Autotrain ValueError: num_samples should be a positive integer value, but got num_samples=0

I have tried using autotrain inside huggingface and in google colab but both time i just get the ValueError
:x: ERROR | 2023-12-22 05:01:02 | autotrain.trainers.common:wrapper:90 - train has failed due to an exception: Traceback (most recent call last):
File “/usr/local/lib/python3.10/dist-packages/autotrain/trainers/common.py”, line 87, in wrapper
return func(*args, **kwargs)
File “/usr/local/lib/python3.10/dist-packages/autotrain/trainers/clm/main.py”, line 446, in train
trainer.train()
File “/usr/local/lib/python3.10/dist-packages/transformers/trainer.py”, line 1537, in train
return inner_training_loop(
File “/usr/local/lib/python3.10/dist-packages/transformers/trainer.py”, line 1553, in _inner_training_loop
train_dataloader = self.get_train_dataloader()
File “/usr/local/lib/python3.10/dist-packages/transformers/trainer.py”, line 800, in get_train_dataloader
dataloader_params[“sampler”] = self._get_train_sampler()
File “/usr/local/lib/python3.10/dist-packages/transformers/trainer.py”, line 770, in _get_train_sampler
return RandomSampler(self.train_dataset)
File “/usr/local/lib/python3.10/dist-packages/torch/utils/data/sampler.py”, line 107, in init
raise ValueError("num_samples should be a positive integer "
ValueError: num_samples should be a positive integer value, but got num_samples=0

:x: ERROR | 2023-12-22 05:01:02 | autotrain.trainers.common:wrapper:91 - num_samples should be a positive integer value, but got num_samples=0

i have uploaded the Dataset into huggingface
Maxx0/DatasetProfy

i think something is wrong with it but i don’t know what

1 Like

I can’t get past this either.
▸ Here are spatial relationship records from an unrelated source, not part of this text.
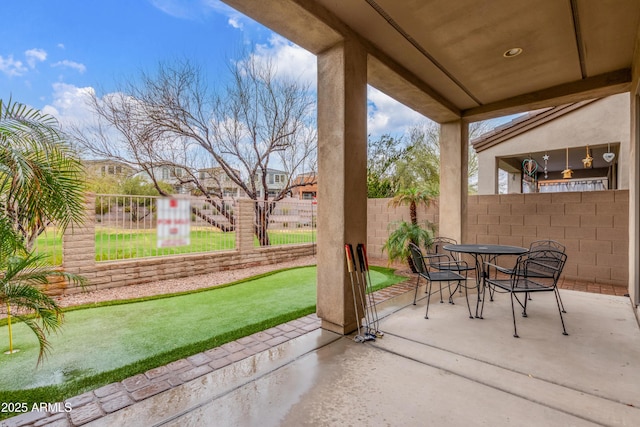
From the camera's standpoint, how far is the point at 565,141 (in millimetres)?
7703

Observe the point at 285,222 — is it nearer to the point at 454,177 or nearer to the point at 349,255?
the point at 454,177

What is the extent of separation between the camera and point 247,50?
32.2 ft

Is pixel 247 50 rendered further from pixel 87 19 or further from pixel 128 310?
pixel 128 310

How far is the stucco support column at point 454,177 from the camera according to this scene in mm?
5711

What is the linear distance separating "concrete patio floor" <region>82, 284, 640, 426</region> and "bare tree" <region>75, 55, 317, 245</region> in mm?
4658

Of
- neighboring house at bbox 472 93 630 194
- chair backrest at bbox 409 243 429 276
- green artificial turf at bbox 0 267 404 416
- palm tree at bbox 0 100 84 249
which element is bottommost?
green artificial turf at bbox 0 267 404 416

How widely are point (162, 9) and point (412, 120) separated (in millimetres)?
11316

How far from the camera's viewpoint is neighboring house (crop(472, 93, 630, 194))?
704cm

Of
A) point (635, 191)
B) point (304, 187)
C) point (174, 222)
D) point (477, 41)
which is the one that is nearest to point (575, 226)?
point (635, 191)

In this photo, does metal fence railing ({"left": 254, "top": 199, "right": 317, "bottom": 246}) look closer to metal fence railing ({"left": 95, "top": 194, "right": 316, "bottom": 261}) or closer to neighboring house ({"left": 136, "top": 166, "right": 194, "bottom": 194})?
metal fence railing ({"left": 95, "top": 194, "right": 316, "bottom": 261})

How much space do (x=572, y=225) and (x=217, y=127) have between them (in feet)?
30.1

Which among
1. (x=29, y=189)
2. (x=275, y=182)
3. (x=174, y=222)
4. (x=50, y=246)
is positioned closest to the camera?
(x=29, y=189)

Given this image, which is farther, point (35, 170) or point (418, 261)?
point (418, 261)

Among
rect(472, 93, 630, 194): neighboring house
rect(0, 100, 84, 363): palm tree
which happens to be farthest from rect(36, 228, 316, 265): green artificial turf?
rect(472, 93, 630, 194): neighboring house
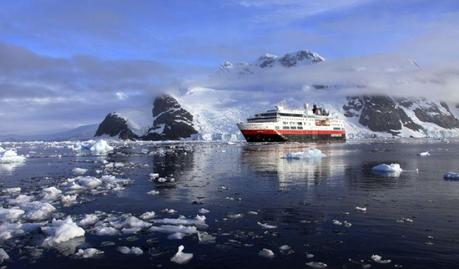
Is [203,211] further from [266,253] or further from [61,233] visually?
[266,253]

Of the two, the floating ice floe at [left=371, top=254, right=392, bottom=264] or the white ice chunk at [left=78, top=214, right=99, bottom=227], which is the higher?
the white ice chunk at [left=78, top=214, right=99, bottom=227]

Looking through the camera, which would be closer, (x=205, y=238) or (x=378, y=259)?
(x=378, y=259)

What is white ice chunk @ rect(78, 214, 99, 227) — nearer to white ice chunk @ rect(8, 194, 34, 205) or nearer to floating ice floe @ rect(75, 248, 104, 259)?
floating ice floe @ rect(75, 248, 104, 259)

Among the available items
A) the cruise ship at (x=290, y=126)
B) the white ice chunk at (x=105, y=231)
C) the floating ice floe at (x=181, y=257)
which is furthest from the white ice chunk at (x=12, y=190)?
the cruise ship at (x=290, y=126)

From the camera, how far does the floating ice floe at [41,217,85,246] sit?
47.9 feet

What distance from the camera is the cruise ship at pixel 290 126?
110562 mm

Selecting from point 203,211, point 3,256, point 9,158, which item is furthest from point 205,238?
point 9,158

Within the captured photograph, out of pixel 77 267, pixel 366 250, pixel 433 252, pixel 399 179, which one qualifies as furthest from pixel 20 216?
pixel 399 179

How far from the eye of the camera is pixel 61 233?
1486 cm

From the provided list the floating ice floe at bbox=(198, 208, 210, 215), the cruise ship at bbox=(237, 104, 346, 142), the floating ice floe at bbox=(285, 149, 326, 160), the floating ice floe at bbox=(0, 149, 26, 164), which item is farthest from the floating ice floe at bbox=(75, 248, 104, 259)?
the cruise ship at bbox=(237, 104, 346, 142)

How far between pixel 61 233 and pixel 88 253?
6.43ft

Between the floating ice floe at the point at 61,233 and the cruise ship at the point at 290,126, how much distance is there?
94916mm

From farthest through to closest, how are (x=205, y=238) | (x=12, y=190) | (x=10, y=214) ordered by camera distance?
1. (x=12, y=190)
2. (x=10, y=214)
3. (x=205, y=238)

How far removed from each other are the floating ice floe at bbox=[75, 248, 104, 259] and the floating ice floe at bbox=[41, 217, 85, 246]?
146cm
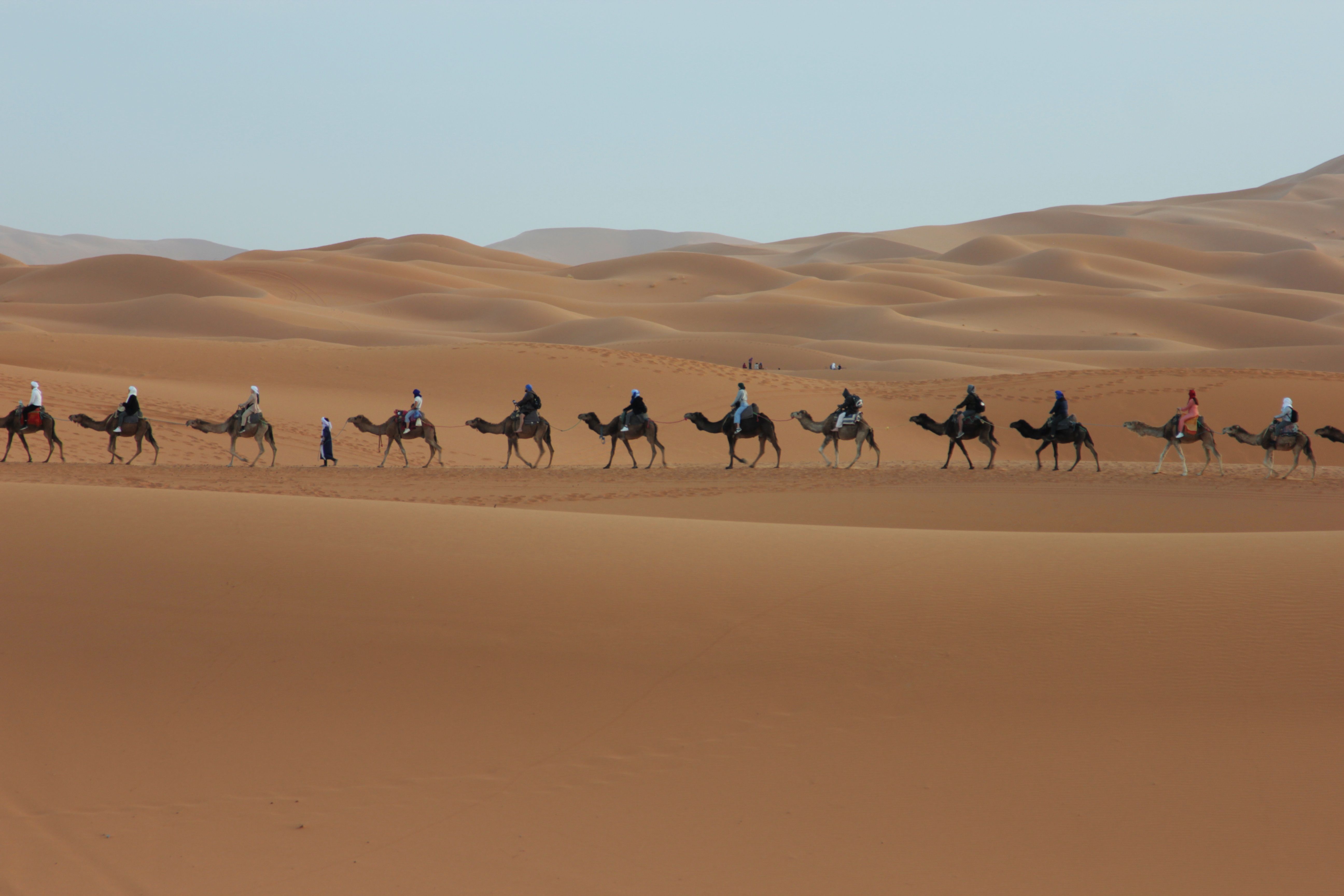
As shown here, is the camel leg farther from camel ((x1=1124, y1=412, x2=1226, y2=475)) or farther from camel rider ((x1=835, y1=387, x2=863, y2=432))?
camel rider ((x1=835, y1=387, x2=863, y2=432))

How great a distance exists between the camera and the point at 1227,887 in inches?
182

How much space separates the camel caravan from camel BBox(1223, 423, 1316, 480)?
1.0 inches

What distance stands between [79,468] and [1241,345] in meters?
59.8

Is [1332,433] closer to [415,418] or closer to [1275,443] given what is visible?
[1275,443]

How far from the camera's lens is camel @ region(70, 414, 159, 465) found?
19.1 m

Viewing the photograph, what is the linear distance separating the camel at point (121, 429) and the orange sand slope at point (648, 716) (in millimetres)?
10241

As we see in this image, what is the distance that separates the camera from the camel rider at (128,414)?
19000 millimetres

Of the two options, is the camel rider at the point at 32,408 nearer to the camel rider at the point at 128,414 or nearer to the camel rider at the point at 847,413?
the camel rider at the point at 128,414

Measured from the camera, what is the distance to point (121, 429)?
19031mm

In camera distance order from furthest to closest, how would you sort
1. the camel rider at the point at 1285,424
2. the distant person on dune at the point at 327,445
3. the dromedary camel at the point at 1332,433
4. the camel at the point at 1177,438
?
the distant person on dune at the point at 327,445 → the camel at the point at 1177,438 → the dromedary camel at the point at 1332,433 → the camel rider at the point at 1285,424

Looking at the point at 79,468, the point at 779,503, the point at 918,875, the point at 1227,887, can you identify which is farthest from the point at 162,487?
the point at 1227,887

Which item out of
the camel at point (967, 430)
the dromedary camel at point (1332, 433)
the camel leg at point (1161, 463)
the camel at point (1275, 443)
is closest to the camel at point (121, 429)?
the camel at point (967, 430)

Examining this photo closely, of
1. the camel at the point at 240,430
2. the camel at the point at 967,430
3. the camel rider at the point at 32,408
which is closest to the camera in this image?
the camel rider at the point at 32,408

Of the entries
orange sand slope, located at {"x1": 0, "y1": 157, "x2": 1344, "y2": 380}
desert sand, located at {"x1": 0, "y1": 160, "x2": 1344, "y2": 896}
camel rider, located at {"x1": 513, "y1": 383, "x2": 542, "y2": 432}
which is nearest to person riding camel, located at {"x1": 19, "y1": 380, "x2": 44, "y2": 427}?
desert sand, located at {"x1": 0, "y1": 160, "x2": 1344, "y2": 896}
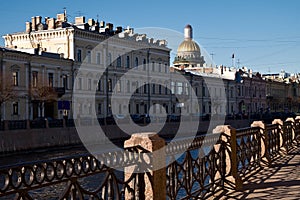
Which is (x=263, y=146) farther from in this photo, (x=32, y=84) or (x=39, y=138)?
(x=32, y=84)

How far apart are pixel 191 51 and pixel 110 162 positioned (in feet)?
258

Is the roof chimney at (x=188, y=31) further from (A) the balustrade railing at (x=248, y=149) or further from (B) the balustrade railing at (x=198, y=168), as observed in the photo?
(B) the balustrade railing at (x=198, y=168)

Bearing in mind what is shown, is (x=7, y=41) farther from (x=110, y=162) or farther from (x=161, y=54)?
(x=110, y=162)

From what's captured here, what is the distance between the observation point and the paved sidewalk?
6.61 m

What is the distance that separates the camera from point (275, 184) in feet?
24.6

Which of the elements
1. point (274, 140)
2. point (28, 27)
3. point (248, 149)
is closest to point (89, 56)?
point (28, 27)

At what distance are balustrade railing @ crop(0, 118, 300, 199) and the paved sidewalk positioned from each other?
0.26 m

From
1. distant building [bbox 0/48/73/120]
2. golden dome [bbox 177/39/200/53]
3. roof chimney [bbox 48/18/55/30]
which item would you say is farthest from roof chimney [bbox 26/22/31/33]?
golden dome [bbox 177/39/200/53]

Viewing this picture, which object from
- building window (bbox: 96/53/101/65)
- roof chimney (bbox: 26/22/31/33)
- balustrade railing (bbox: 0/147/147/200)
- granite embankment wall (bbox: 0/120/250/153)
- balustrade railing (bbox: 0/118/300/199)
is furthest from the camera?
roof chimney (bbox: 26/22/31/33)

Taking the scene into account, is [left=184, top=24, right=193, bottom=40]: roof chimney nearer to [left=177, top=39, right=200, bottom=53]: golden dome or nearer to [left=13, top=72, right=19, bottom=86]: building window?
[left=177, top=39, right=200, bottom=53]: golden dome

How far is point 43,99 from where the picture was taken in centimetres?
3288

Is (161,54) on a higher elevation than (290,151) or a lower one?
higher

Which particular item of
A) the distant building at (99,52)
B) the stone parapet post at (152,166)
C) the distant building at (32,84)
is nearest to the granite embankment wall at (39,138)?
the distant building at (32,84)

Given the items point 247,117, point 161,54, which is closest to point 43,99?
point 161,54
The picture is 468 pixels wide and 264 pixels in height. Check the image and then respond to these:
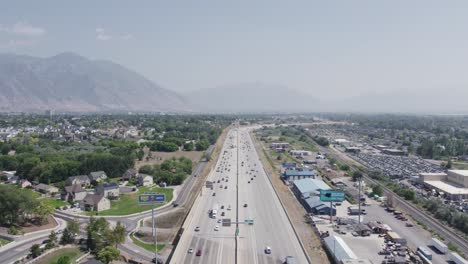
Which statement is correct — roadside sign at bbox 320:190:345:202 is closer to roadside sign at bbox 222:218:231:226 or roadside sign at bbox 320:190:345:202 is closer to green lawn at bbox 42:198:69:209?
roadside sign at bbox 222:218:231:226

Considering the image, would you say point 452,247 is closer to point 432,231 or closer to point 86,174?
point 432,231

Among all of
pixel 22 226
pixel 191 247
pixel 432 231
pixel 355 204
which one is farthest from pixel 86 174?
pixel 432 231

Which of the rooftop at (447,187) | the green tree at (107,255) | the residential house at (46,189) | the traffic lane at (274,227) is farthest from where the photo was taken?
the rooftop at (447,187)

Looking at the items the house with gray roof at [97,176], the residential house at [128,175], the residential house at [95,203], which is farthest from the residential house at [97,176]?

Here’s the log:

🚀 INFO   | 2023-12-26 04:11:22 | __main__:process_input_data:41 - loading dataset from disk
🚀 INFO   | 2023-12-26 04:11:22 | __main__:process_input_data:82 - Train data: Dataset({
    features: ['autotrain_text', '__index_level_0__'],
    num_rows: 268
})
🚀 INFO   | 2023-12-26 04:11:22 | __main__:process_input_data:83 - Valid data: None
Loading checkpoint shards: 100%|██████████████████| 3/3 [00:12<00:00,  4.19s/it]
🚀 INFO   | 2023-12-26 04:11:36 | __main__:train:271 - Using block size 1024
Running tokenizer on train dataset: 100%|█| 268/268 [00:00<00:00, 41504.76 examp
Grouping texts in chunks of 1024 (num_proc=4): 100%|█| 268/268 [00:01<00:00, 198
🚀 INFO   | 2023-12-26 04:11:41 | __main__:train:333 - creating trainer
Detected kernel version 5.4.0, which is below the recommended minimum of 5.5.0; this can cause the process to hang. It is recommended to upgrade the kernel to the minimum version or higher.
❌ ERROR  | 2023-12-26 04:11:47 | autotrain.trainers.common:wrapper:90 - train has failed due to an exception: Traceback (most recent call last):
  File "/usr/local/lib/python3.10/dist-packages/autotrain/trainers/common.py", line 87, in wrapper
    return func(*args, **kwargs)
  File "/usr/local/lib/python3.10/dist-packages/autotrain/trainers/clm/__main__.py", line 469, in train
    trainer.train()
  File "/usr/local/lib/python3.10/dist-packages/transformers/trainer.py", line 1537, in train
    return inner_training_loop(
  File "/usr/local/lib/python3.10/dist-packages/transformers/trainer.py", line 1553, in _inner_training_loop
    train_dataloader = self.get_train_dataloader()
  File "/usr/local/lib/python3.10/dist-packages/transformers/trainer.py", line 800, in get_train_dataloader
    dataloader_params["sampler"] = self._get_train_sampler()
  File "/usr/local/lib/python3.10/dist-packages/transformers/trainer.py", line 770, in _get_train_sampler
    return RandomSampler(self.train_dataset)
  File "/usr/local/lib/python3.10/dist-packages/torch/utils/data/sampler.py", line 141, in __init__
    raise ValueError("num_samples should be a positive integer "
ValueError: num_samples should be a positive integer value, but got num_samples=0

❌ ERROR  | 2023-12-26 04:11:47 | autotrain.trainers.common:wrapper:91 - num_samples should be a positive integer value, but got num_samples=0

Makes no sense because it should default to the length of the entire dataset, in my case 268:

def num_samples(self) -> int:
        # dataset size might change at runtime
        if self._num_samples is None:
            return len(self.data_source)
        return self._num_samples

cc @abhishek

You should read github issues before making posts here saying it makes no sense. ❌ ERROR | 2023-12-15 14:04:00 | autotrain.trainers.common:wrapper:80 - num_samples should be a positive integer value, but got num_samples=0 · Issue #397 · huggingface/autotrain-advanced · GitHub

Well, this just doesn’t work plain and simple. On HF there’s a " TypeError: object of type ‘NoneType’ has no len()" exception which is unclear why that’s happening. When running on RunPod with a reduced block size of 4 it still generates a CUDA out of memory error. What’s the point of this when you can’t train a 4G 7B model with 268 lines of training data on a H100 with 80G of RAM and 4bit quant? Obviously better documentation is needed from those with the knowledge. Hang on let me dig through the hundreds of posts…